SOUTH FRIGATE BAY aka ‘The Strip’ – this is the beach closest to the pier so it is usually quite crowded. $10 cab each way (1-4 people). It has lots of restaurants and beach bars, bathroom facilities, places to rent snorkel equipment. You can rent chairs and umbrellas at Mr. X’s Shiggidy Shack (not sure of cost but probably around $15 for two chairs and an umbrella). Lots of great comments about the massages offered by Dennis.

NORTH FRIGATE BAY – $10 cab each way (1-4 people) or you can walk about 30 minutes from South Frigate Bay across a narrow part of the island. Word is that the views of the Atlantic and Caribbean waters are fantastic and make for some great pictures. The Marriott hotel is on this beach and you can pay for a day pass to access their facilities.

MARRIOTT DAY PASShttp://www.marriott.com/hotels/travel/skbrb-st-kitts-marriott-resort-and-the-royal-beach-casino/ - You can also spend the day at the Marriott Hotel property.  A day pass costs $35pp or you can rent a room for $65 (plus tax/fees) if you want a place for you and your group to change or for the kids to have a nap.  You get full run of the resort's beach and pool but drinks and food are extra.  You don't have to make your arrangements in advance but if there are several ships in port, they may run out of available rooms.

NEVIS

On one of our stops to St. Kitts, we took the ferry over to the island of Nevis for a change of scenery. The ferry docks in Charlestown, the main town on Nevis. The ferry terminal is located, at most, a 10 minute walk from the Port Zante Cruise terminal (exit and walk to the left) and it costs $6-$8US pp each way and takes about 45 minutes to make the crossing. You also may have to pay a small customs fee (generally not more than $1). They say that they start selling tickets about a ½ hour before sailing but, when we were there, they only opened the ticket window right around when the schedule said the ferry would leave. There are two main ferries that cover the run to Nevis – the Carib Breeze and Carib Surf (sometimes the Carib Queen runs). Quite often, only one of them will run at a time and schedules can change so you should confirm schedules on leaving so you know for sure when the return ferries run. The general rule of thumb is to go over on the earliest ferry you can manage and return on the 1pm ferry if your ship’s ‘all aboard’ is before 5pm. This will generally give you about 3 hours on the island.

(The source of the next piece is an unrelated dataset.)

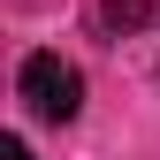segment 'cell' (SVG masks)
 I'll return each instance as SVG.
<instances>
[{"label":"cell","mask_w":160,"mask_h":160,"mask_svg":"<svg viewBox=\"0 0 160 160\" xmlns=\"http://www.w3.org/2000/svg\"><path fill=\"white\" fill-rule=\"evenodd\" d=\"M15 92H23V107L38 122H76V114H84V76H76V61H61V53H31L23 76H15Z\"/></svg>","instance_id":"6da1fadb"},{"label":"cell","mask_w":160,"mask_h":160,"mask_svg":"<svg viewBox=\"0 0 160 160\" xmlns=\"http://www.w3.org/2000/svg\"><path fill=\"white\" fill-rule=\"evenodd\" d=\"M152 15H160V0H99V31H137Z\"/></svg>","instance_id":"7a4b0ae2"},{"label":"cell","mask_w":160,"mask_h":160,"mask_svg":"<svg viewBox=\"0 0 160 160\" xmlns=\"http://www.w3.org/2000/svg\"><path fill=\"white\" fill-rule=\"evenodd\" d=\"M0 160H31V145H23V137H8V145H0Z\"/></svg>","instance_id":"3957f363"}]
</instances>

You can check the published ferry schedule here: http://www.discover-stkitts-nevis-beaches.com/st-kitts-nevis-ferry-schedule.html

Nevis is a beautiful island but there is not a lot of activity. You can take a tour by arranging with a cab driver at the ferry dock or just catch a cab to a beach on the island.

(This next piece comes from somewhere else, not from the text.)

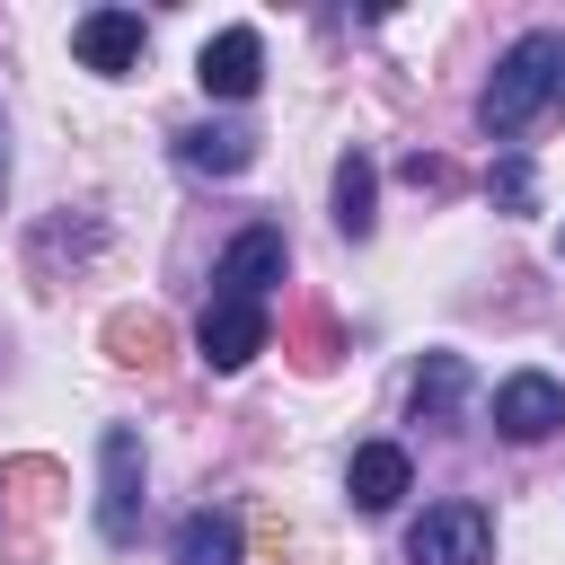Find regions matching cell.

Check out this link for a list of sights to check out: http://www.nevisisland.com/Landmarks1.htm

There are several beaches on the island but the most popular beaches are Pinney’s Beach and Oualie Beach (Resort). Pinney’s is about 3 miles long and runs along the coast starting just outside Charlestown. You should catch a cab to Oualie. The beach is part of a resort but they are very welcoming of day visitors.

Your visit to St. Kitts/Nevis can be as busy or as relaxed as you want it to be!